中生代白亜紀の地層である銚子層群に属するアプチアン期の地層犬吠埼層の露頭。新第三紀以降の地層が中心の房総半島において白亜紀という比較的古い時代の地層を見ることが可能な珍しい場所であり、その砂岩層の表面では化石漣痕が観察される。2002年(平成14年)に指定基準「岩石、鉱物及び化石の産出状態」等に該当するものとして、国の天然記念物に指定された。
この地層が含まれる犬吠埼層(いぬぼうさきそう)は、アプチアン期(現在から1億1900万年から1億1300万年前)の地層であり、中生代白亜紀(現在から1億4000万年から6500万年前)の地層である銚子層群(ちょうしそうぐん)の一部となっている[1]。日本の関東以西においては、白亜紀の地層は東西に連続的に分布しているので、銚子市東部に分布する銚子層群はその東端にあたる[1]。銚子層群は下から順に、海鹿島層、君ヶ浜層、犬吠埼層、酉明浦層、長崎鼻層の地層で構成され、砂岩や礫岩、砂岩と泥岩との互層などの堆積物が主に含まれている[1]。地層の中からは、当代を生きたアンモナイト類を始めとする軟体動物の化石が産出される[1]。

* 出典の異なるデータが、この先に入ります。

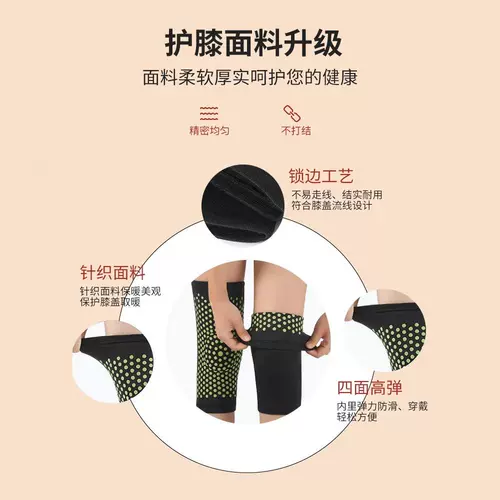 护膝面料升级

面料柔软厚实呵护您的健康

精密均匀

不打结

锁边工艺

不易走线、结实耐用
符合膝盖流线设计

针织面料

针织面料保暖美观
保护膝盖取暖

四面高弹

内里弹力防滑、穿戴
轻松方便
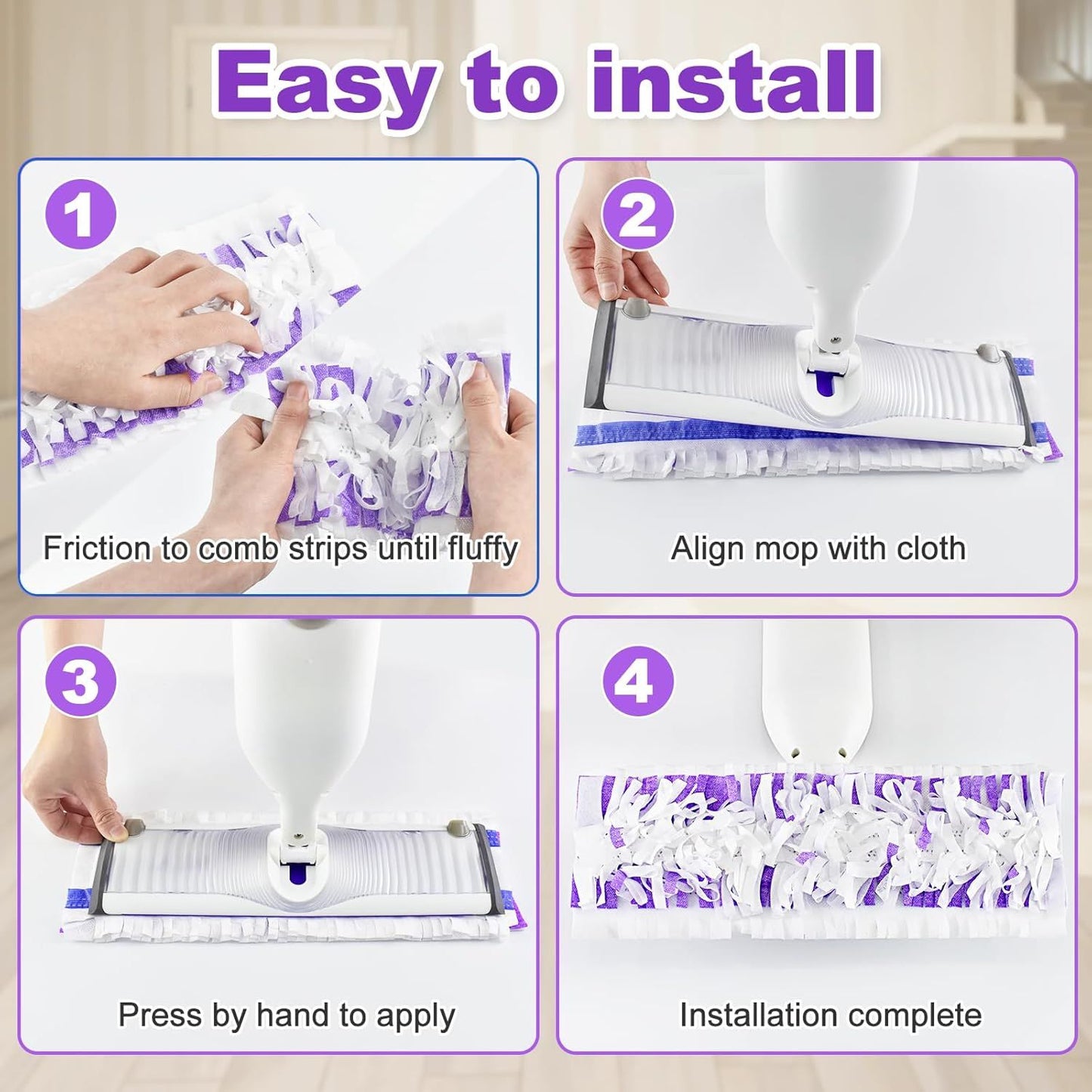 Easy to install

1

Friction to comb strips until fluffy

2

Align mop with cloth

3

Press by hand to apply

4

Installation complete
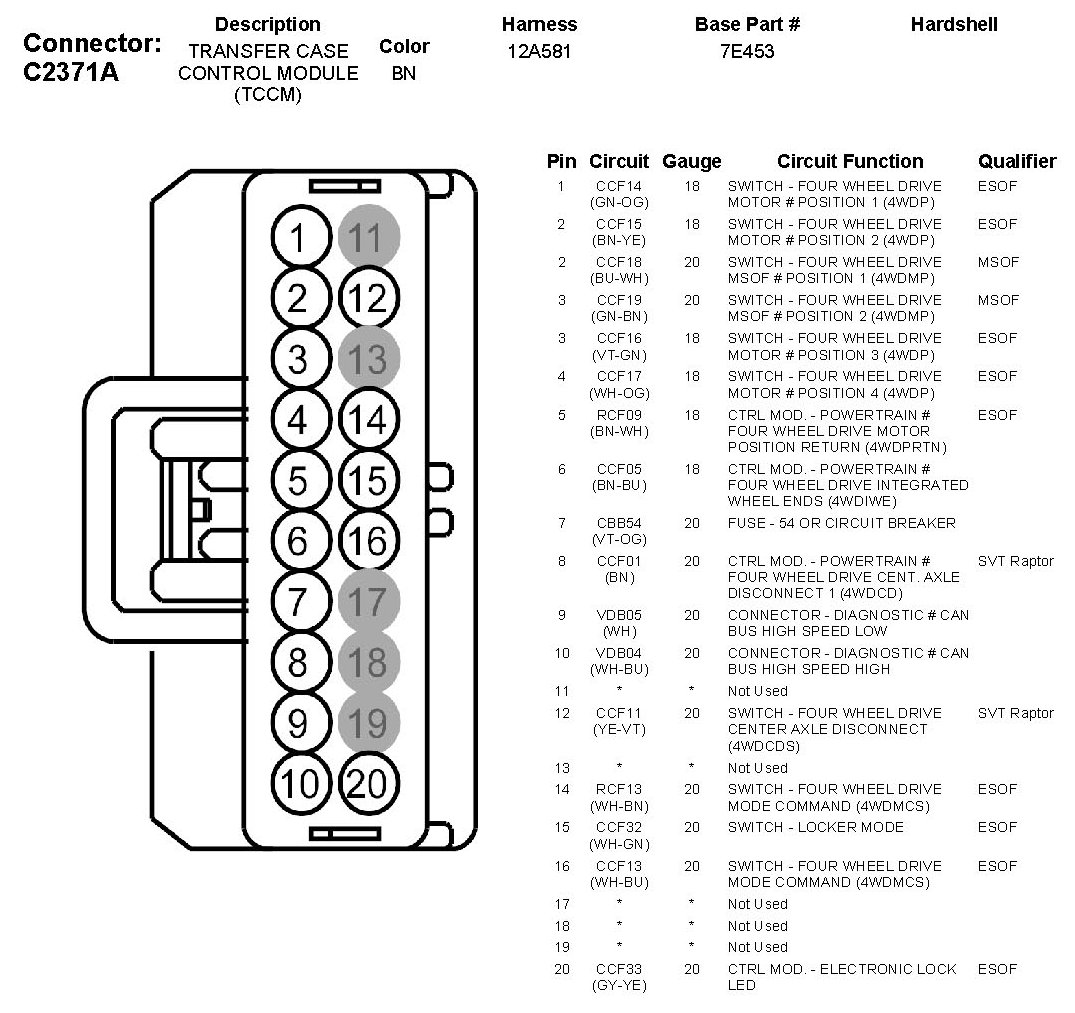 Connector: C2371A

| Description | Color | Harness | Base Part # | Hardshell |
|---|---|---|---|---|
| TRANSFER CASE CONTROL MODULE (TCCM) | BN | 12A581 | 7E453 | |

1 11
2 12
3 13
4 14
5 15
6 16
7 17
8 18
9 19
10 20

| Pin | Circuit | Gauge | Circuit Function | Qualifier |
|---|---|---|---|---|
| 1 | CCF14 (GN-OG) | 18 | SWITCH - FOUR WHEEL DRIVE MOTOR # POSITION 1 (4WDP) | ESOF |
| 2 | CCF15 (BN-YE) | 18 | SWITCH - FOUR WHEEL DRIVE MOTOR # POSITION 2 (4WDP) | ESOF |
| 2 | CCF18 (BU-WH) | 20 | SWITCH - FOUR WHEEL DRIVE MSOF # POSITION 1 (4WDMP) | MSOF |
| 3 | CCF19 (GN-BN) | 20 | SWITCH - FOUR WHEEL DRIVE MSOF # POSITION 2 (4WDMP) | MSOF |
| 3 | CCF16 (VT-GN) | 18 | SWITCH - FOUR WHEEL DRIVE MOTOR # POSITION 3 (4WDP) | ESOF |
| 4 | CCF17 (WH-OG) | 18 | SWITCH - FOUR WHEEL DRIVE MOTOR # POSITION 4 (4WDP) | ESOF |
| 5 | RCF09 (BN-WH) | 18 | CTRL MOD. - POWERTRAIN # FOUR WHEEL DRIVE MOTOR POSITION RETURN (4WDPRTN) | ESOF |
| 6 | CCF05 (BN-BU) | 18 | CTRL MOD. - POWERTRAIN # FOUR WHEEL DRIVE INTEGRATED WHEEL ENDS (4WDIWE) | |
| 7 | CBB54 (VT-OG) | 20 | FUSE - 54 OR CIRCUIT BREAKER | |
| 8 | CCF01 (BN) | 20 | CTRL MOD. - POWERTRAIN # FOUR WHEEL DRIVE CENT. AXLE DISCONNECT 1 (4WDCD) | SVT Raptor |
| 9 | VDB05 (WH) | 20 | CONNECTOR - DIAGNOSTIC # CAN BUS HIGH SPEED LOW | |
| 10 | VDB04 (WH-BU) | 20 | CONNECTOR - DIAGNOSTIC # CAN BUS HIGH SPEED HIGH | |
| 11 | * | * | Not Used | |
| 12 | CCF11 (YE-VT) | 20 | SWITCH - FOUR WHEEL DRIVE CENTER AXLE DISCONNECT (4WDCDS) | SVT Raptor |
| 13 | * | * | Not Used | |
| 14 | RCF13 (WH-BN) | 20 | SWITCH - FOUR WHEEL DRIVE MODE COMMAND (4WDMCS) | ESOF |
| 15 | CCF32 (WH-GN) | 20 | SWITCH - LOCKER MODE | ESOF |
| 16 | CCF13 (WH-BU) | 20 | SWITCH - FOUR WHEEL DRIVE MODE COMMAND (4WDMCS) | ESOF |
| 17 | * | * | Not Used | |
| 18 | * | * | Not Used | |
| 19 | * | * | Not Used | |
| 20 | CCF33 (GY-YE) | 20 | CTRL MOD. - ELECTRONIC LOCK LED | ESOF |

房総半島に分布する地層はそのほとんどが新第三紀以降の新しく柔らかな地層であるため、中生代以前の白亜紀の古く堅い地層は珍しい[1]。また、銚子地域における堅い地層の露出が銚子を海食から守ったとも考えられている[4]。白亜紀程度の古さの地層が見られるのは犬吠埼灯台下海岸のこの場所が関東地方で唯一である[3]。この犬吠埼周辺の地層からもアンモナイトの化石が掘り出されることがある[3]。
犬吠埼層を構成するのは細粒・中粒砂岩および細粒・中粒砂岩と泥岩との互層で[1]、特に地層の上部ほど泥岩を挟む割合が大きくなる[5]。そしてその上部の砂岩層の表面には、波長4 - 7センチメートル、波高3 - 6ミリメートル程[3][6]のさざ波が打ち付けた痕跡(漣痕、リップルマーク)が平行かつ規則正しい形で並んで残っており[5]、これは浅海の海底の堆積物特有の構造である[3]。漣痕の地層は、砂で形成された波の痕跡の上に、河川洪水により運ばれた泥が静かかつ急速に覆い被さるようにして積もることによって保存されたのが、土地の隆起により浸食・風化を受け、泥層が剥ぎ取られることにより、露出するものである[5]。
また、漣痕が見られる砂岩層の内部には、嵐により生じた激しい海流の中で運ばれた砂によって形成された波長の長い斜交層理を観察することができ、このような層理は「ハンモック状斜交層理」とも呼称される[5]。砂岩と泥岩との互層部分には、炭化した植物遺骸や琥珀が含まれていることがある[5]。
1974年(昭和49年)3月19日に地層の表面の漣痕が「犬吠埼の化石漣痕」として千葉県の天然記念物に指定された[5]。2002年(平成14年)3月19日には、指定基準「岩石、鉱物及び化石の産出状態」「地層の整合及び不整合」および「生物の働きによる地質現象」に該当するものとして、国の天然記念物に指定されている[2]。さらに、2006年(平成18年)3月14日には犬吠埼層から産出されるアンモナイトの化石が千葉県の天然記念物に指定された。標本は銚子市立高神小学校に5標本6点が保管されている[7]。